Há quem veja neste processo apenas um ajuste técnico. Eu vejo outra coisa: um sinal político. Um reconhecimento de que o Estado não pode nem deve caminhar sozinho. De que o sector privado, as fundações empresariais e os cidadãos organizados podem ser verdadeiros parceiros na construção de um país mais justo, mais culto e mais saudável. E para que esse papel se cumpra, é preciso um enquadramento legal moderno, claro e estimulante e não um labirinto burocrático que desencoraja até os mais bem-intencionados.

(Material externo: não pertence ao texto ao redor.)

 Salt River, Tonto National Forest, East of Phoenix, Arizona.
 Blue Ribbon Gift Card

O gesto de rever a Lei do Mecenato é, por isso, de grande pertinência. É um convite à Angola que empreende, cria e transforma. É a abertura de portas para que empresas invistam mais na educação, na cultura, nas belas-artes, no desporto, na ciência e na inclusão social. É a oportunidade de desenhar um sistema transparente, com incentivos reais e mecanismos de controlo que inspiram confiança em todas as partes.

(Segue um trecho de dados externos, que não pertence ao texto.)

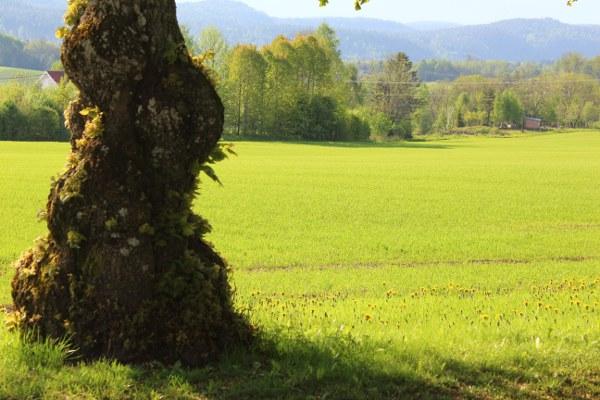 Lys grønne jordeer og gammel lind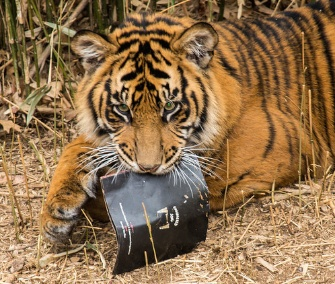 Damai, Sumatran tiger at the National Zoo, poses with the album jacket of the endangered song.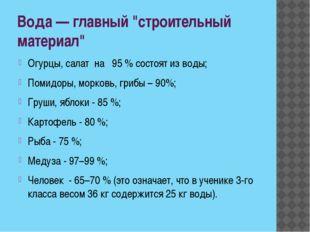"""Вода — главный """"строительный материал"""" Огурцы, салат на 95 % состоят из воды;"""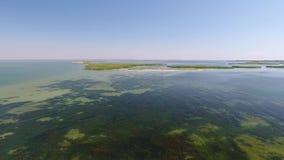 Algas no mar O voo e alisa a elevação à superfície da àgua filme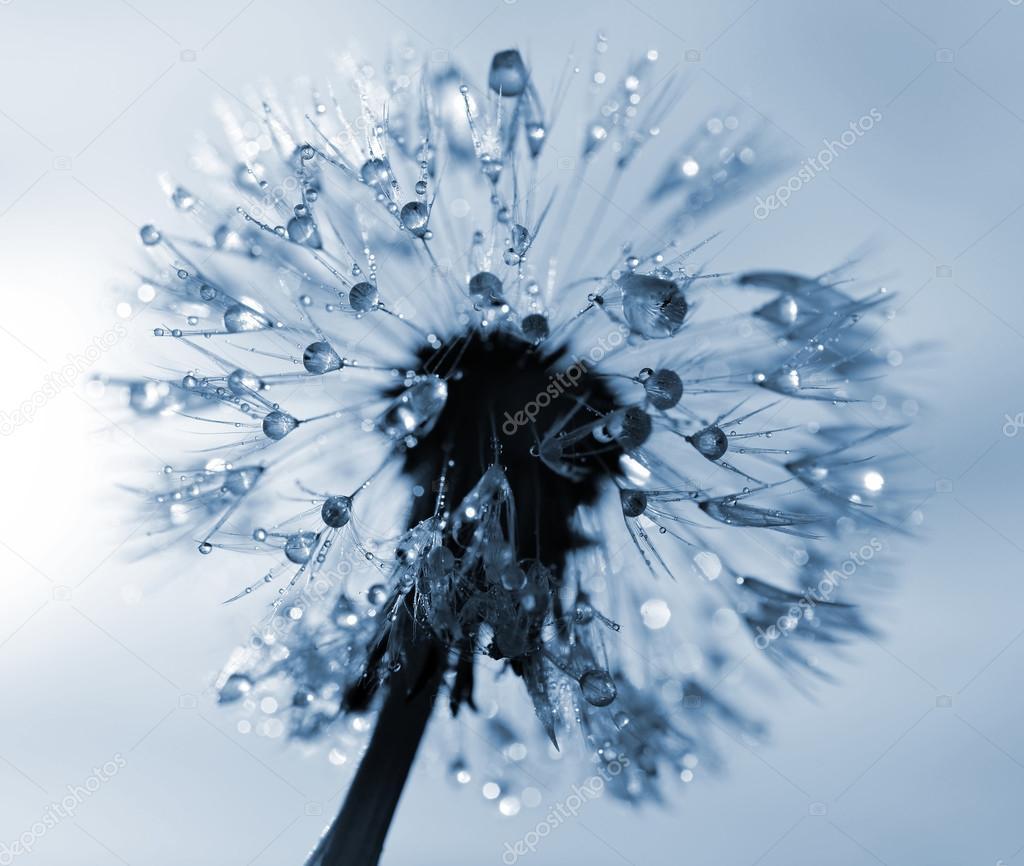 Dewy dandelion flower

Num tempo em que muitos países procuram actualizar os seus regimes de mecenato para alinhar com as tendências globais, maior simplicidade fiscal, incentivos automáticos, plataformas digitais de certificação e acompanhamento, etc, Angola decide fazer o mesmo. E fá-lo com a lucidez de perceber que o retorno social do investimento privado não é um favor ao Estado: é um acto de cidadania económica.
É claro que a revisão da lei não resolverá tudo. Mas abre caminho. E caminhos abertos, no contexto angolano, são muitas vezes aquilo que separa a estagnação da esperança. A Ministra Vera Daves de Sousa, ao assumir publicamente esta necessidade de modernização, capta uma sensibilidade rara na governação: a de olhar para o tecido social, não como um anexo, mas como parte estrutural da economia.
O País tem talento, criatividade, causas nobres e organizações que fazem milagres com quase nada. O que falta, e talvez finalmente venha, é um quadro legal que permita transformar generosidade em política pública complementar; que converta responsabilidade social corporativa em impacto mensurável; que faça do mecenato não apenas um gesto voluntário, mas um instrumento estratégico para o desenvolvimento.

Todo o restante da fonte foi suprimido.